Second, I want the names to be distinct and easy to tell apart. One of my rules of thumb is that no secondary characters can have names that could be easily confused with a primary character. So, Eliana is the only character with an E name in my first two novels (unless I missed one). Lauria is the only one with an L name. In real life, it's pretty common for people to run into people with the same name, but in my books, it never happens because it's confusing to the reader.

Third, I want the names (at least of protagonists and other major characters) to have a sound I like. I really like the names Eliana and Mira. I really like the names Lauria and Tamar.
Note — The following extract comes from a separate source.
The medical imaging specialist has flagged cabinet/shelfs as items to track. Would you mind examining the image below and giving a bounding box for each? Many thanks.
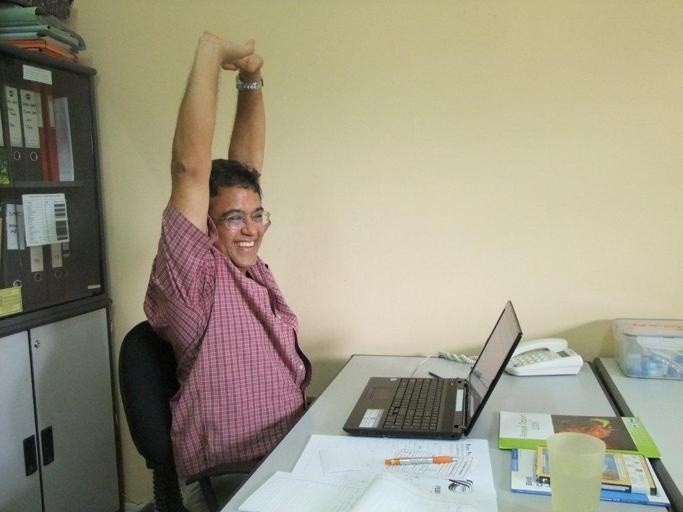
[0,298,124,512]
[0,45,109,319]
Fourth, if the name tells you a little something about the character, that's a bonus. In my newest novel, I have a character named Heike, which is a pet form of a female form of the German form of the name Henry. Which means "home power," and is significant in the book. (OK, so that's not going to tell very many people anything about the character unless they look the name up in a name dictionary, but oh well.)

For my current project (a children's SF novel) I gave the two girls in the story my daughters' middle names, Jean and Margaret. The boy in the story was named after Robby Smart, the most annoying boy in the fourth grade. (Robby grew up to become a sculptor and I would expect is much improved. But he was pretty awful when he was nine.) Eleanor complained about the whiteness of the names. I haven't changed them, but I've been mulling over whether I will do so later and if so, what I'm going to change them to.

1 comment:

tate said...

I noticed that in Romancing the Dead I have too many "M" names -- Matyas, Micah, and Marge. Luckily, they sound enough different that I'm not too worried that people will get confused, but I know that at least once I typed Micah when I meant Matyas, so I had to over my revisions very carefully.